L’IA met-elle en danger les modèles traditionnels de l’enseignement supérieur ?
L’IA générative bouscule déjà des routines académiques anciennes. Les devoirs écrits à la maison, par exemple, deviennent des indicateurs moins fiables de la compréhension réelle dès lors que les étudiants peuvent déléguer la structure et la rédaction. Cela crée un malaise, mais oblige aussi à clarifier ce que l’on évalue réellement.
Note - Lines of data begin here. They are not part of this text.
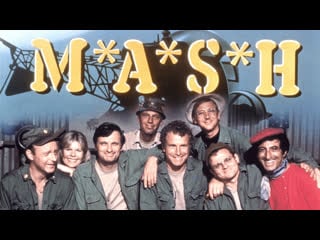 M*a*s*h men are are mams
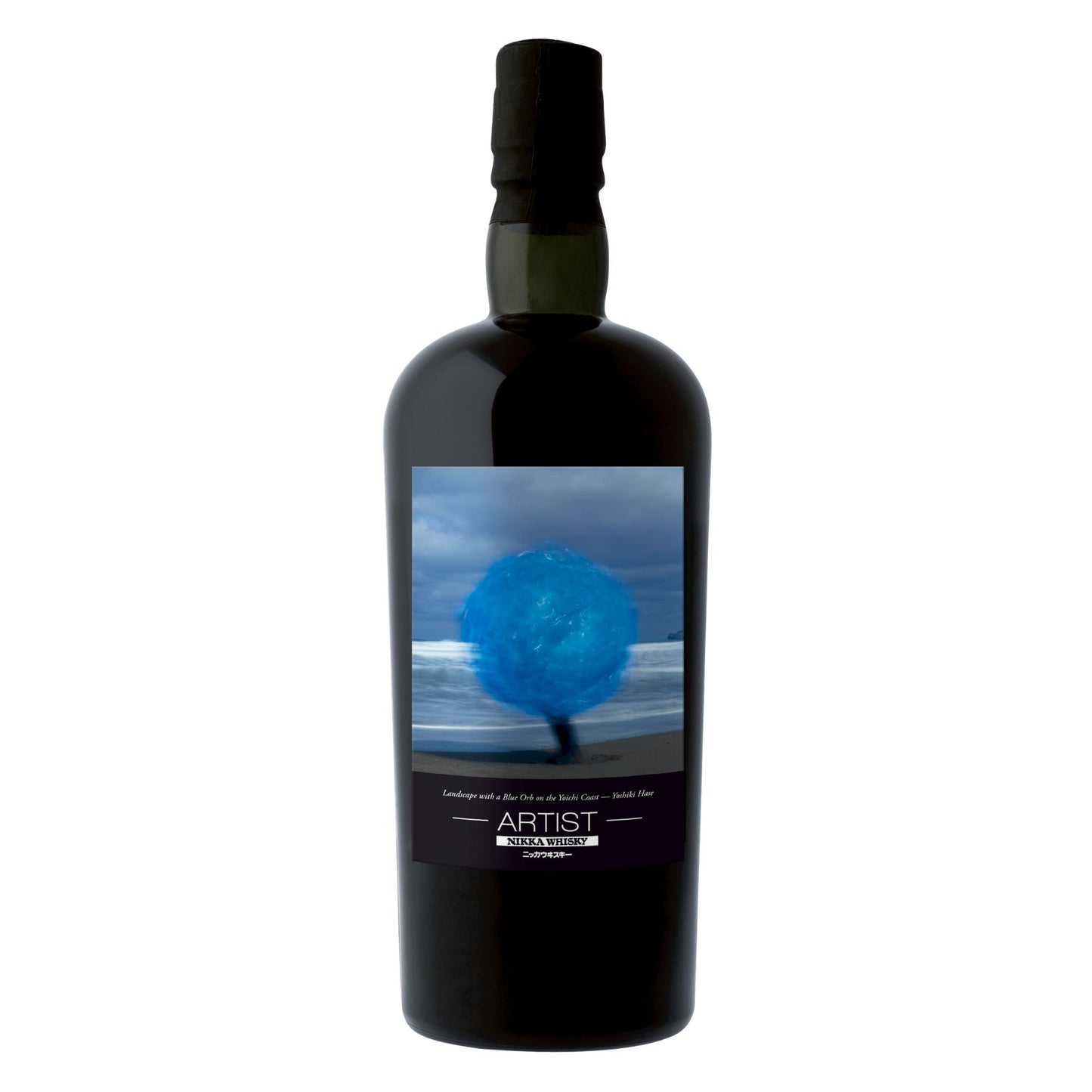Nikka Yoichi 40 1986/2026 - Artist Collection - Remade Hogshead #252819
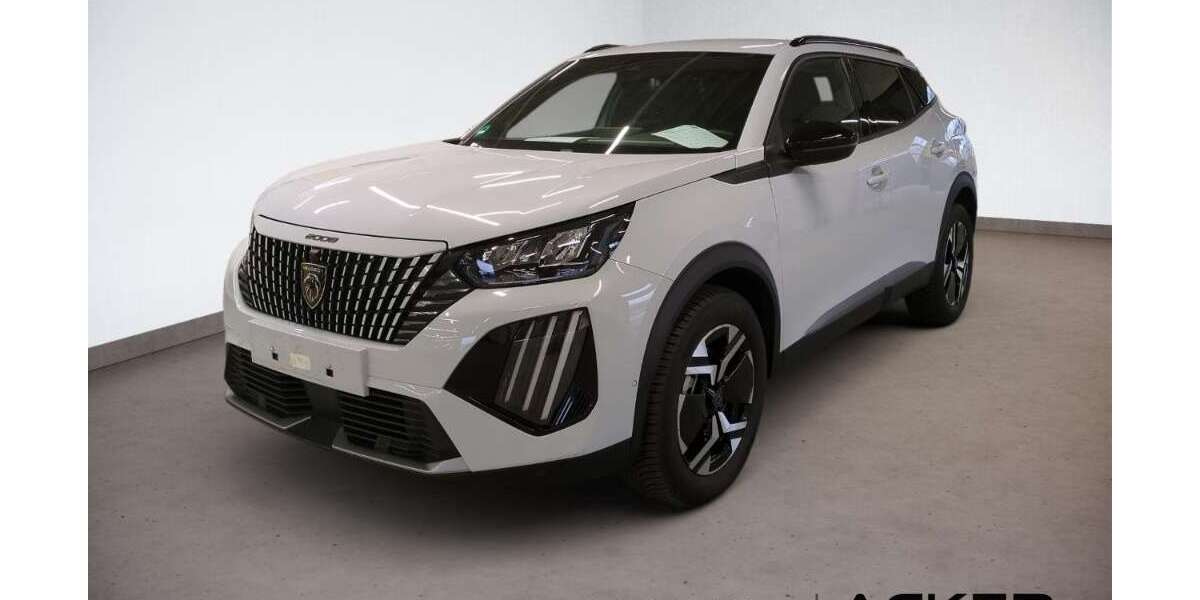 Peugeot 2008 14.127 km 23.980 &euro; Marburg 35043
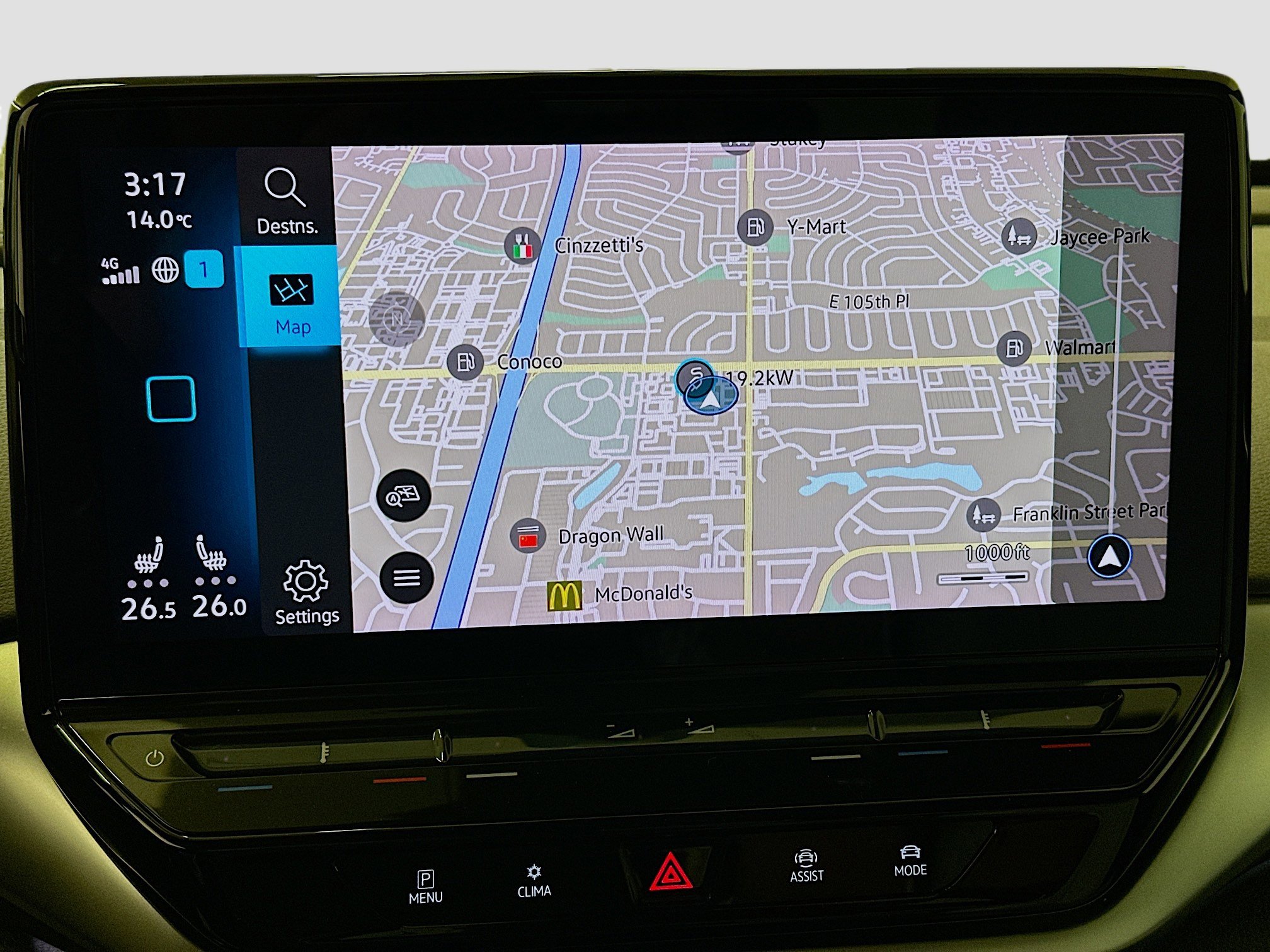 Used 2021 Volkswagen ID.4 Pro S w/ Gradient Package image 22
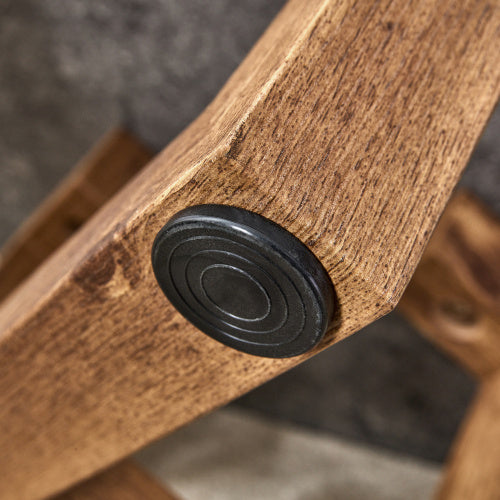 Modern Gray Texture MDF Round Coffee Table - 31.4 Diameter.A Modern Retro Circular Coffee Table With A Diameter Of 31.4 Inches, Made Of MDF Material, Suitable For Living Rooms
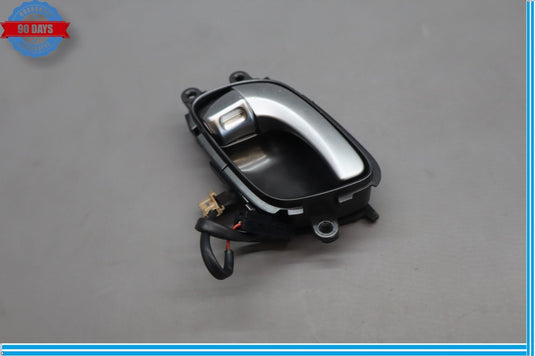 11-13 Hyundai Equus Rear Right Passenger Side Inner Door Handle Oem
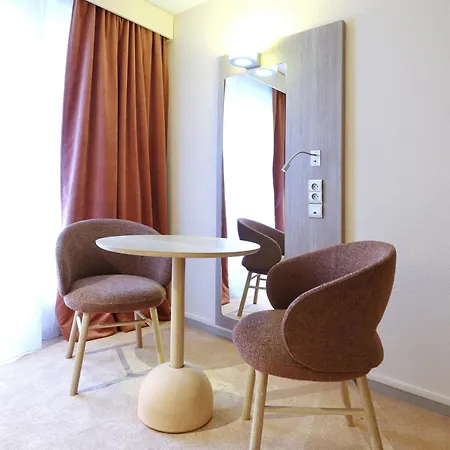Mercure Grenoble Centre Porte Des Alpes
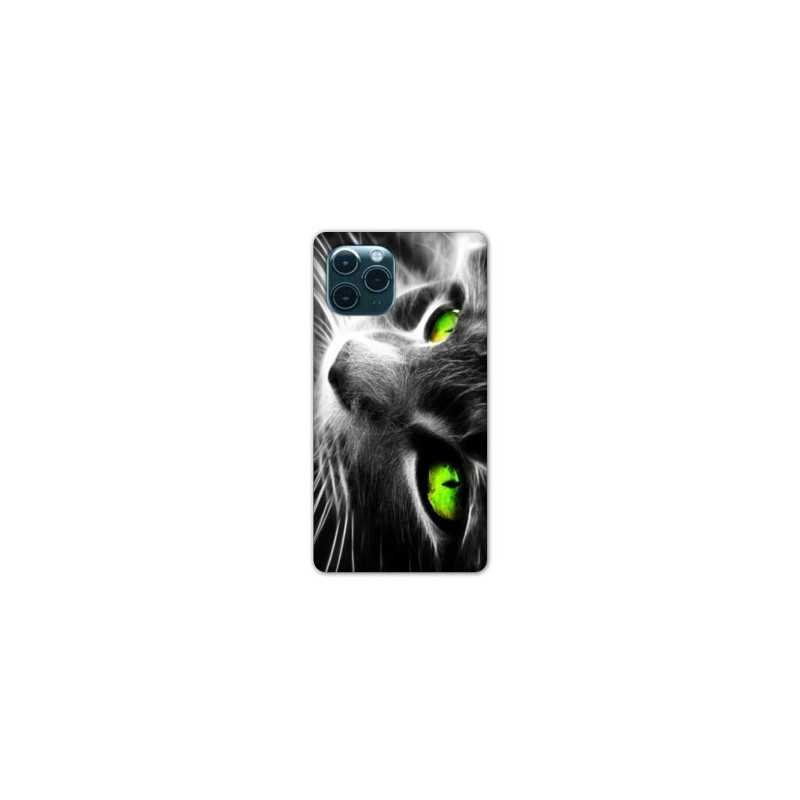 Coque pour Samsung Galaxy S20 ULTRA Chat Vert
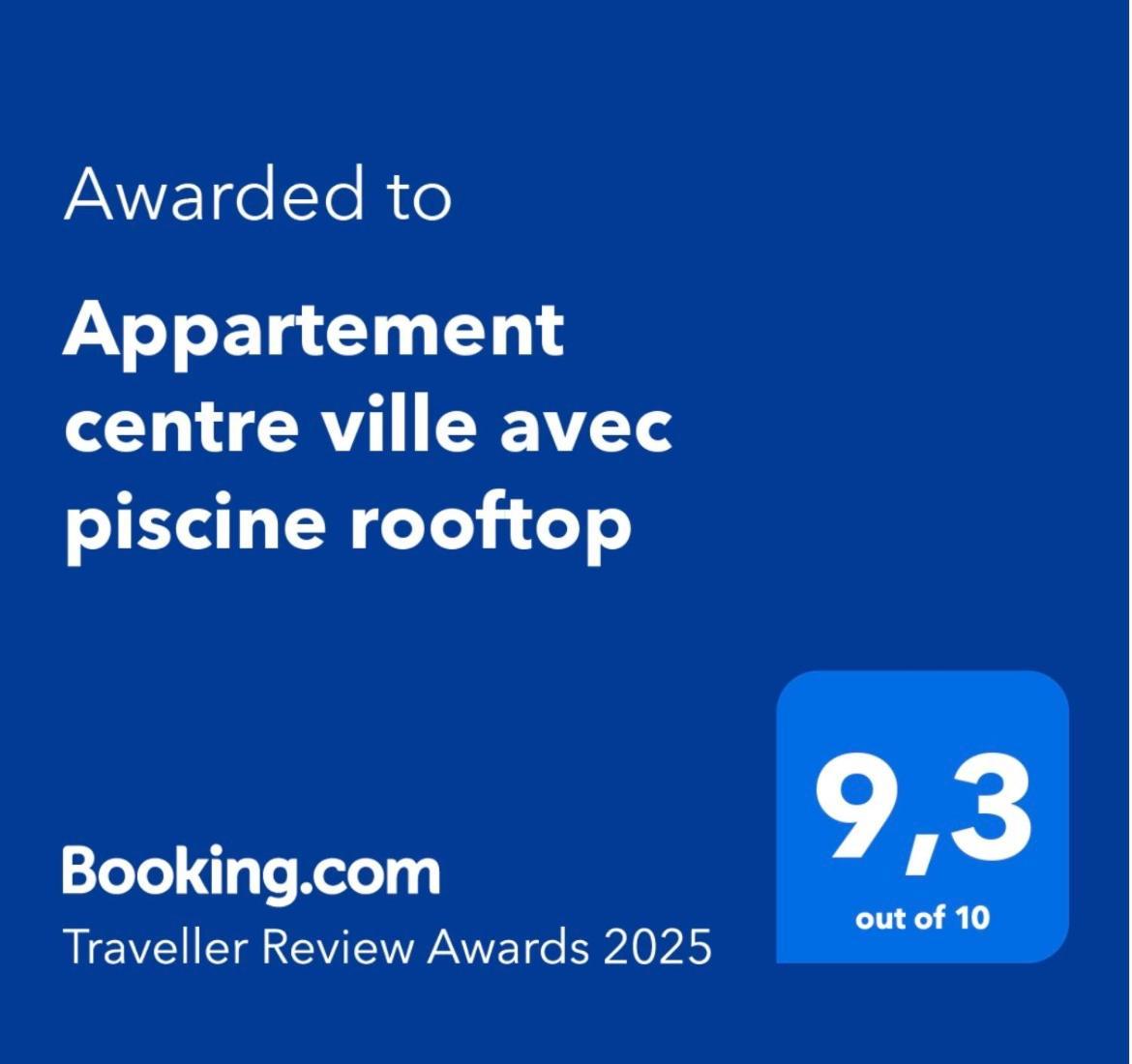 Elégant Appart. En Résidence Avec Piscine Rooftop Sari-Solenzara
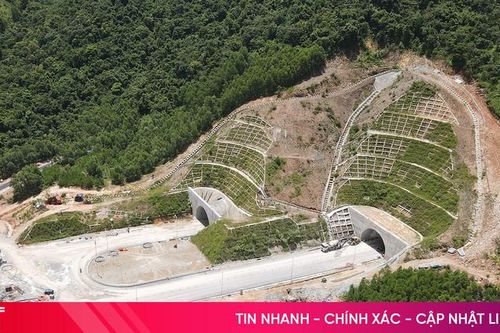 Dự kiến khởi công đầu tư hoàn thiện hầm Đèo Bụt trong tháng 10/2025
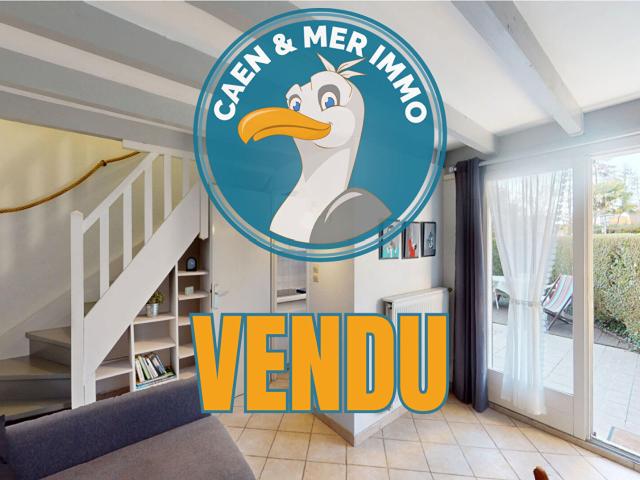 Maison 2 pièces 33 m²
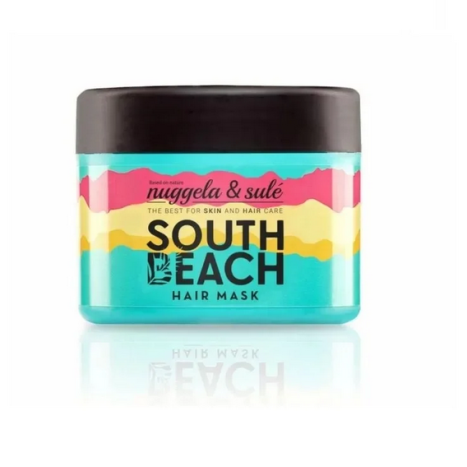 NUGGELA & SULE South Beach Натурална възстановяваща маска за изтощена и увредена коса 50ml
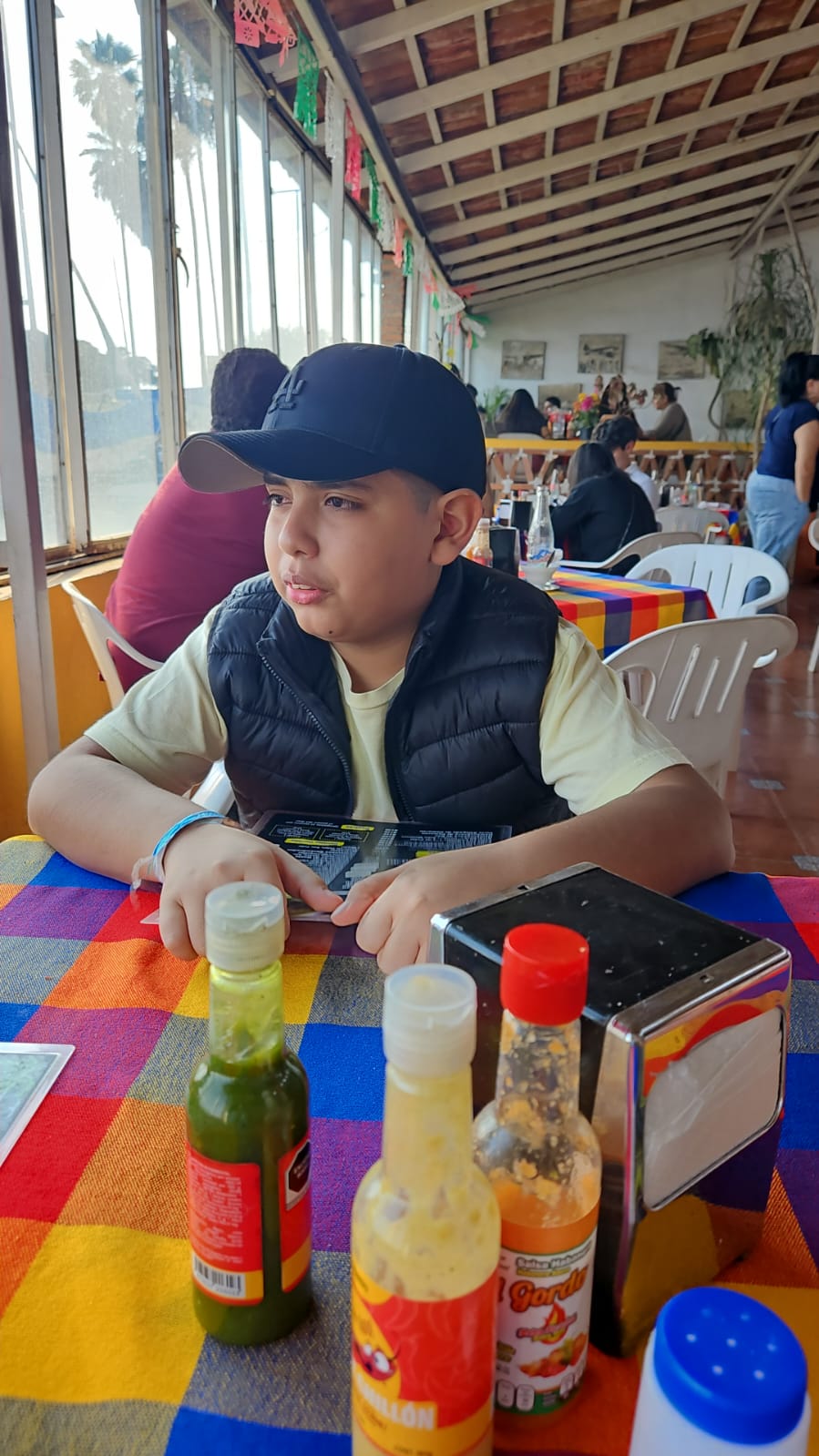 Mateo 4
En parallèle, l’IA ouvre des possibilités concrètes : retours plus rapides, outils d’identification des forces et faiblesses, parcours d’apprentissage adaptés. Pendant le Hi!ckathon, cela s’est traduit par des idées telles que des plateformes interactives, des outils de suivi de l’engagement, des formats vidéo courts inspirés des codes des réseaux sociaux, ou encore des systèmes conversationnels conçus pour maintenir l’attention dans la durée.
Aucun de ces prototypes ne propose un modèle unique pour l’avenir de l’éducation. Mais tous rendent plus nette la décision à laquelle les institutions sont désormais confrontées.
Que faut-il cesser de considérer comme une preuve d’apprentissage ? Et que faut-il, au contraire, protéger plus fermement que jamais ?
Trois façons d’intégrer l’IA efficacement, dès maintenant
Repenser l’évaluation autour du raisonnement en classe, de la soutenance orale et du processus, plutôt que des productions finales uniquement.
Enseigner la « critique de l’IA » comme une compétence : vérification, détection des biais, test des hypothèses.
Utiliser l’IA pour automatiser les étapes routinières, afin que le temps de cours soit consacré à la discussion, à la collaboration et au jugement.
Personne n’est reparti avec une réponse définitive. Mais le Hi!ckathon a mis en lumière un déplacement des priorités : à mesure que l’IA rend les réponses plus faciles à produire, l’éducation pourrait compter moins pour fabriquer des résultats, et davantage pour apprendre à questionner, vérifier et juger ce que valent ces résultats.